Suggestions for School Board Members

I’ve been asked to speak for about 30 minutes to a group of school board members in Texas, who are finishing up a special extended institute provided by the Texas Association of School Boards.  You know the story.  Ask me to do a three-day workshop and I can do it now.  One day, and I can be ready tomorrow.  One hour and give me a week to prepare.  A half-hour?  We’ll it’s never ready.  But I know what I want to say.

They want big picture ideas and some specific recommendations.  My big picture is always three bullet points, and I’ve talked about it here before.  Tonight, however, I’m going to tell some stories to make my points.

First will be my 9th grade civics teacher who predicted that by the year 2000, we would each have our own personal computer.  It will be small enough to fit in our shirt pocket, and it will be able to add, subtract, multiply, and divide. ..and we didn’t believe such an outrageous idea.  It’s an indication of how rapidly change has occurred.  I solicited help from the smarter part of my mind, tweeting, “What have you seen lately that would have ASTONISHED you 30 years ago?”  Here are the answers that I got.  There is a lot of duplication, but I thought I’d give you all of them.

Bottom line?  We’re preparing our children for a future we can not clearly describe.

I won’t write the whole thing down here, but the next story describes how I learned that technology isn’t all that special.  It’s the information.  It’s the communication.  In 2002, we generated 5 exabytes of information.  In 2006, it was 161 exabytes (a million libraries of congress).  Projections are that 2010 will see 998 exabytes.  That information is suddenly growing at such an incredible and exponential rate tells us something about how it has changed.  NBC, CBS, and McGraw-Hill didn’t grow all of that information.  It happened because the landscape has changed.  We’re participants now. 

Bottom line? The information environment has changed.  Teaching, learning, and schooling must adapt.

Finally, it’s the story of arranging to meet for pizza with some folks I met in a chat room (channel), just days after IRC was announced on a newsgroup — only to learn then that my new friends were in Reykyavik, Iceland.  It was weeks later that I speculated that this experience might be a model for the world that our students will be growing into.  But I could never have predicted how quickly this would happen.

Bottom line? Our children are entering our classrooms from an information experiences that we do not understand.  It is rich, deep, and personal — and more than we can duplicate in most of our classrooms.

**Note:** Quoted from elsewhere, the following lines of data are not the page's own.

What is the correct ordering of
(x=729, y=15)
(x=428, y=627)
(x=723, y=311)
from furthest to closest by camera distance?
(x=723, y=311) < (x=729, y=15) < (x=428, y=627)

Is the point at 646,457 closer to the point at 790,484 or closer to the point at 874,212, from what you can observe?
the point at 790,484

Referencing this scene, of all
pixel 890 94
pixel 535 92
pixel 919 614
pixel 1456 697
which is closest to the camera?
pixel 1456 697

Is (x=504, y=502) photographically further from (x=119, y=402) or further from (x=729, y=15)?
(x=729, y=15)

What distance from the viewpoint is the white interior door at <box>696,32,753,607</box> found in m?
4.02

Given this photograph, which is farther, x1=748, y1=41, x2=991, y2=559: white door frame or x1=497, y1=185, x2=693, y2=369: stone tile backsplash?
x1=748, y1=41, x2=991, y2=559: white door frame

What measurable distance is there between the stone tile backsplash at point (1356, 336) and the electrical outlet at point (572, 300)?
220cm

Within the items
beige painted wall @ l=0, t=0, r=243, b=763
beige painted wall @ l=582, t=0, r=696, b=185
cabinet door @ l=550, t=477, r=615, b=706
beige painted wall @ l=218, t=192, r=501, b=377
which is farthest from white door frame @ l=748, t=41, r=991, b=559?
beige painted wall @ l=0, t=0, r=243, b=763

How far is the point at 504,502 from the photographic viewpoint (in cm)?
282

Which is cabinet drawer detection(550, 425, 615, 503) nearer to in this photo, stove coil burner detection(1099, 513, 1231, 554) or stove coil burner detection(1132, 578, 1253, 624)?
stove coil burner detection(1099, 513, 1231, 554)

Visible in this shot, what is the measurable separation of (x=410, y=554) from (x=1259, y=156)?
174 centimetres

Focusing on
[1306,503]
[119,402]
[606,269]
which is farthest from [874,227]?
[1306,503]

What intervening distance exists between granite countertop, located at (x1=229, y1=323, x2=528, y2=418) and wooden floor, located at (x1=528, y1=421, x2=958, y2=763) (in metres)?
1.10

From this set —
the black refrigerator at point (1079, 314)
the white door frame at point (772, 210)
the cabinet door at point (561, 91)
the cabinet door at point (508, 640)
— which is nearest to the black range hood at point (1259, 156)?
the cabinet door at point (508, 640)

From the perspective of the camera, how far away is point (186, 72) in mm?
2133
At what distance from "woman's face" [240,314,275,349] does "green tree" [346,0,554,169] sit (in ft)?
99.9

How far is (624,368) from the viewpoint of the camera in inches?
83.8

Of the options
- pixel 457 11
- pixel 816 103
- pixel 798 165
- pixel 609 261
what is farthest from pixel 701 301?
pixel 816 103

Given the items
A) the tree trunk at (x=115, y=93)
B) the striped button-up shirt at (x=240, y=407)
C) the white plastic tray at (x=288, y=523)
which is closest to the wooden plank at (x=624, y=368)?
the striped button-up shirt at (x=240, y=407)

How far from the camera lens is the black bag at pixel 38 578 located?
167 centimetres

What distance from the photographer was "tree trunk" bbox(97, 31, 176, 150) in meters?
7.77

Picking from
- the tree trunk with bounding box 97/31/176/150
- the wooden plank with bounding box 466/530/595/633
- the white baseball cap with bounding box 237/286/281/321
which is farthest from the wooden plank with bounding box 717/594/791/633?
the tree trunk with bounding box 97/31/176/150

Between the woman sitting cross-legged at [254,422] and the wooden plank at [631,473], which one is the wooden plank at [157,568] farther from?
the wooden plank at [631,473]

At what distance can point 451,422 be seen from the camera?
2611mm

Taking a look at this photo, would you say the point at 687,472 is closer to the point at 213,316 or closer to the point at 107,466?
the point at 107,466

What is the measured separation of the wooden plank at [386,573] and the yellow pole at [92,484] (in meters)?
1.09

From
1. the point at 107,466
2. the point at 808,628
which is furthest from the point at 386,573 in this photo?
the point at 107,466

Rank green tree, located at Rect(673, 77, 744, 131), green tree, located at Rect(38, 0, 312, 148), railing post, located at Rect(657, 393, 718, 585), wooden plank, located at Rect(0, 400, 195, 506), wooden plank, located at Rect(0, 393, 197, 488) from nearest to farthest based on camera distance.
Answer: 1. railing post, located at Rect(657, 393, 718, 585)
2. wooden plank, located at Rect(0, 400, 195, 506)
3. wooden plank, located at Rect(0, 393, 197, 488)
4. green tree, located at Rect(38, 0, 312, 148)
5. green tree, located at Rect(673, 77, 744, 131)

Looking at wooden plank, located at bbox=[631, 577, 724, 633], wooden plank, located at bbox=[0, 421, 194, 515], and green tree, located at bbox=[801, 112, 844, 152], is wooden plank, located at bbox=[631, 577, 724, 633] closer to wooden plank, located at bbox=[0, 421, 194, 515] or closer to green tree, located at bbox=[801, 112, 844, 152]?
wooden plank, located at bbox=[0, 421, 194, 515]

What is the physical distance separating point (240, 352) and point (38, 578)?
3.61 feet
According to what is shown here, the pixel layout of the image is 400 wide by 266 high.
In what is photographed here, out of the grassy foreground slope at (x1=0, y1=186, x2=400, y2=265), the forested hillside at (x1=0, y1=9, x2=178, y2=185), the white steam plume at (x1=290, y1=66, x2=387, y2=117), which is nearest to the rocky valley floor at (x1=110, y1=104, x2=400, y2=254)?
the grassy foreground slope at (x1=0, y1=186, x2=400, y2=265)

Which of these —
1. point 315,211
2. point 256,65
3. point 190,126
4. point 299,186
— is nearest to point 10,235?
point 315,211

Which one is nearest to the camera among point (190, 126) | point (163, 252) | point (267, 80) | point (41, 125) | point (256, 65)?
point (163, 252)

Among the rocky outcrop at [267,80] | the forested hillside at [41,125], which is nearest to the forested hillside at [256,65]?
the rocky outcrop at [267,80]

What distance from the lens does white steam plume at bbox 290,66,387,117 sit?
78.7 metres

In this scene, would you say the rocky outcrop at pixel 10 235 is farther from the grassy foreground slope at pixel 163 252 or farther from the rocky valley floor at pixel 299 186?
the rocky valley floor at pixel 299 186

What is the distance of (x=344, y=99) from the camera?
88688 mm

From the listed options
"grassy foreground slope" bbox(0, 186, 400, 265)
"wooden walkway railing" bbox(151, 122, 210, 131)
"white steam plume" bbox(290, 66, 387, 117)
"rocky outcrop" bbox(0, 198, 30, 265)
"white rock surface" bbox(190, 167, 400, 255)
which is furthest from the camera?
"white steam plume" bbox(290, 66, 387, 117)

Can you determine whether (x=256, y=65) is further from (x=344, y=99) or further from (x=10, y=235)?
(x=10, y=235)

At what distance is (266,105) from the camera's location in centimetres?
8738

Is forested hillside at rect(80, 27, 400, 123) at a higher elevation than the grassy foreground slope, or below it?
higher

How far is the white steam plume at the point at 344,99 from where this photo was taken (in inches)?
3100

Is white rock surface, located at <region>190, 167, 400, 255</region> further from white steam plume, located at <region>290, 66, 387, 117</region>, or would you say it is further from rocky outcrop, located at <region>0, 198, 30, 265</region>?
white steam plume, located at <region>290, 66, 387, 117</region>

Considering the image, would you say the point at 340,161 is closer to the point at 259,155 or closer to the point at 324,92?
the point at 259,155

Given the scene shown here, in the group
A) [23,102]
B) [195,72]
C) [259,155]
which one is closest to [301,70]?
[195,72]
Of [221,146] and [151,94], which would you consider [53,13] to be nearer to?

I close with some suggestions, that education leaders:

  • Respect & pay attention to the kids
  • Give learners a voice
  • Hire learners to teach
  • Seize “almost” every opportunity to replace books with digital content (ouch)
  • Pursue 1:1 carefully, but urgently
  • Support the infrastructure
  • Make sure that the tech staff works for the teachers
  • The best thing we can teach our children today, is how to teach themselves
  • When you visit the school, be happy when you see learning.  Be suspicious when you see too much teaching.

Do you have more suggestions.  Please post them as comments here.

10 thoughts on “Suggestions for School Board Members”

  1. Sieze the opportunity to encourage and participate in web 2.0 literacy amongst your board and in all areas of administration — ustream board meetings, Skype public comments from constituents, participate in integrated technology classes with your student constituents.

    Expect all facets of the school system to learn and utilize the technology your students and parents and other stakeholders are using.

  2. The last one is my favorite. I think people fear that if the teacher isn’t teaching, there’s no control. More need to step back and let the learners explore. I did professional development class with about 30 teachers and when I gave them a short overview and left them to learn on their own with resources I created/collected for them. About 1/4 didn’t know what to do…acted like it was a waste of their time, 1/4 just screwed around and the others took the time to learn on their own and use me as a resource when need be. Those that took advantage of the time appreciated it and took something with them. We need to be comfortable with giving learners time…busy hands don’t need to be “controlled.”

    1. Richard,

      I am happy that you enjoyed the evening presentation. Doing a half-hour address is hard work for me 😉

      I have looked at Wolfram Alpha and blogged about it a couple of times before it was launched. Theoretically, it could change the world of search significantly. However, it isn’t there yet. I’ve not gone there looking for something and been successful yet. I go back to Google. But, again, Alpha is in its earliest stages. That it works at all says that the theory is sound — by my reckoning.

      — dave —

  3. Thanks for far more than 2cents worth of information. You program in San Antonio and again in Ft. Worth jogged my thinking. THanks

  4. One of the things that I have always found discouraging about any school board is the ratio of non school adults to school adults. What I mean is, the amount of people who either have a student or have worked in a school to adults who just want to be part of a political scene. It has always seemed to me that they worry about budget instead of the students themselves.

  5. I definitely think that schools need to be adapting to children’s learning styles. We shouldn’t be teaching the same way they did 30 years ago because the environment is completely different. Kids are soaking up things differently, and if schools want to be effective in teaching, they need to get on board and update!